Tail spend is starting to become strategic spend as you look at SaaS products that are dominant across a company. If you’ve planned to retire a certain percentage of your cloud spend, and have extra, you can offset a current cost with consolidation of your Tier 1 SaaS products. You balance out your costs.
For example, as we continue to weather possible lows in the economy, we must look at how we “pull back” the surge we had in 2020. When COVID hit, consumers went all in. Consumer appetite for digital and contactless ways of shopping and interacting with companies has radically increased. In response, companies across all industries quickly sought to change their priorities and operations. The digital transformation revolution hit light speed. According to an August 2020 report from Periscope by McKinsey, “in a matter of 90 days, we vaulted forward ten years in United States e-commerce penetration.”
The true driver behind digital transformation for many organizations rapidly became the speed at which they could experiment and launch new digital services.

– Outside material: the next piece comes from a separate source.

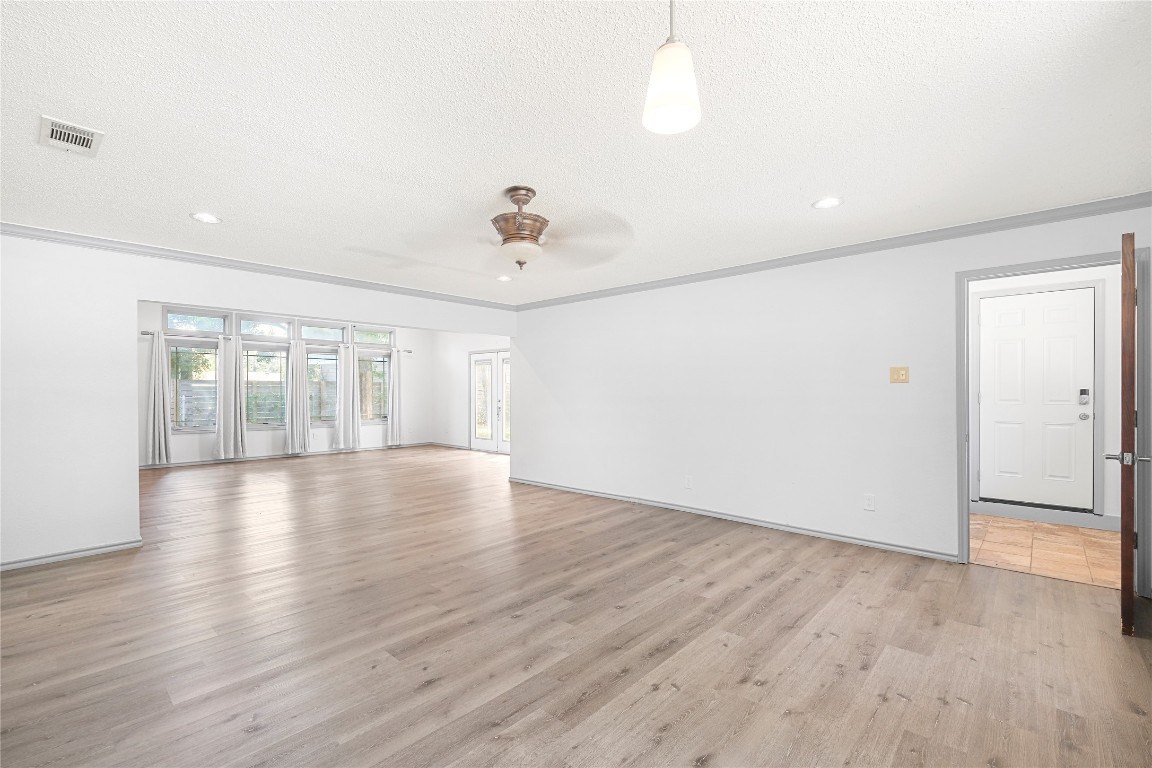 1604 Springdale Road Austin, TX 78721 - Photo 6 of 29 wooden floor in an empty room with a window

And this leads us back to the pressures put on procurement — having to adjust to short term buying cycles in the dynamic — and sometimes less-traceable — world of the cloud.

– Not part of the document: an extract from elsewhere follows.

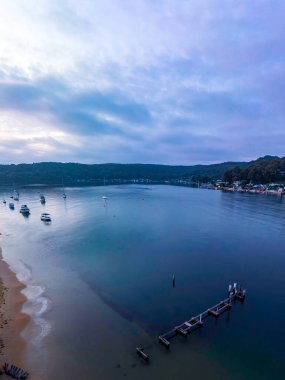 A soft sunrise from the ferry wharf in Ettalong Beach on the Central Coast, NSW, Australia.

How can an IT department change?
In a decentralized, auto-scaling cloud context, the “old” procurement model with centralized accounting, budgeting and months of lead time doesn’t allow the flexibility needed to rapidly respond to market changes or customer demands. Additionally, when DevOps, security, and IoT functions have product and engineering teams delivering new software features in hours vs. days, it’s unreasonable to expect their scalability needs can be satisfied by finance and procurement processes that work in fiscal quarters and years.
Looking at your priority SaaS products, working through a consolidation of your cloud spend just makes sense. The benefits of agility, elasticity, cost savings, ease of deployment, ease of management, ease of procurement, and ability to leverage cutting-edge technologies become budget friendly.
SaaS adoption continues to be significant, and will be a driver for change for the foreseeable future. Gartner expects steady velocity within this segment as enterprises take multiple routes to market with SaaS, for example via cloud marketplaces, and continue to break up larger, monolithic applications into composable parts for more efficient DevOps processes. Essentially, we will all continue to prepare parts of the meal individually to make them great.
How’s JFrog helping?
JFrog is working with our cloud partners to help consolidate spend and also co-design your DevSecOps platform built for public cloud and working together to help you migrate into an SaaS-based or hybrid model. Tool consolidation, maintenance spend and more are all on the table in most board rooms to streamline costs and provide efficiency.